◆ TASK REQUIREMENTS ◆
Reproduce every row below word for word, omitting the pictures.

**** TASK DATA ****

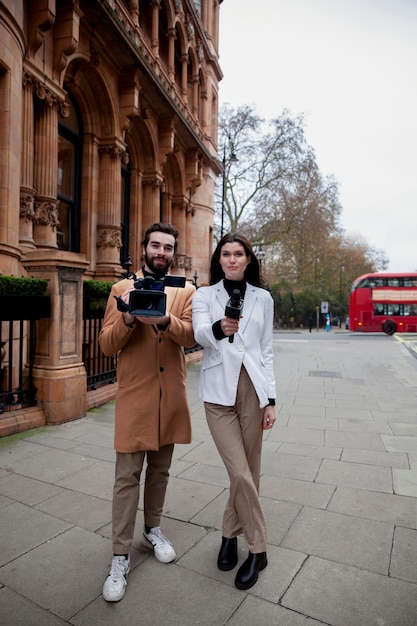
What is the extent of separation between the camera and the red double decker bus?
27.2m

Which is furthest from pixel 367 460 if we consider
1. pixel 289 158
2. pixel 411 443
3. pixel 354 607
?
pixel 289 158

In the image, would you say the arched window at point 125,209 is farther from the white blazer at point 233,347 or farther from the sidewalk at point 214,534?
the white blazer at point 233,347

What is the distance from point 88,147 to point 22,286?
22.3 ft

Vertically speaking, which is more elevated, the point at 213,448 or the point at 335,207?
the point at 335,207

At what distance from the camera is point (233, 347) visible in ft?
7.99

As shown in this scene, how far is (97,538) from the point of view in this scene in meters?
2.72

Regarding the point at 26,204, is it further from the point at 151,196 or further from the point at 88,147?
the point at 151,196

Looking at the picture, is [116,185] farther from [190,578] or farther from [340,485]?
[190,578]

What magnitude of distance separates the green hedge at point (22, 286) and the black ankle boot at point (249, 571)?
12.7 feet

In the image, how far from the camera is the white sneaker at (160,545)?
2456 mm

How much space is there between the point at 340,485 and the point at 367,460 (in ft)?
2.61

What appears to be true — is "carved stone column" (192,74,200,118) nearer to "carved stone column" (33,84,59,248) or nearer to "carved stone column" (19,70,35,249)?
"carved stone column" (33,84,59,248)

****

◆ EXPECTED ANSWER ◆
What is the extent of separation between the camera and the red double decker bus?
27.2m

Which is furthest from pixel 367 460 if we consider
1. pixel 289 158
2. pixel 411 443
3. pixel 354 607
?
pixel 289 158

In the image, would you say the arched window at point 125,209 is farther from the white blazer at point 233,347 or farther from the sidewalk at point 214,534?
the white blazer at point 233,347

What is the distance from point 88,147 to point 22,286?
22.3 ft

Vertically speaking, which is more elevated, the point at 213,448 or the point at 335,207?
the point at 335,207

At what distance from the camera is point (233, 347) visible in ft?
7.99

As shown in this scene, how far is (97,538) from the point of view in this scene in meters?
2.72

Regarding the point at 26,204, is it further from the point at 151,196 or further from the point at 88,147?
the point at 151,196

Looking at the picture, is [116,185] farther from [190,578] or farther from [340,485]?
[190,578]

What magnitude of distance separates the green hedge at point (22, 286) and the black ankle boot at point (249, 571)?
12.7 feet

In the image, how far from the camera is the white sneaker at (160,545)?
2456 mm

How much space is there between the point at 340,485 and the point at 367,460 (in ft)?
2.61

What appears to be true — is "carved stone column" (192,74,200,118) nearer to "carved stone column" (33,84,59,248) or nearer to "carved stone column" (19,70,35,249)?
"carved stone column" (33,84,59,248)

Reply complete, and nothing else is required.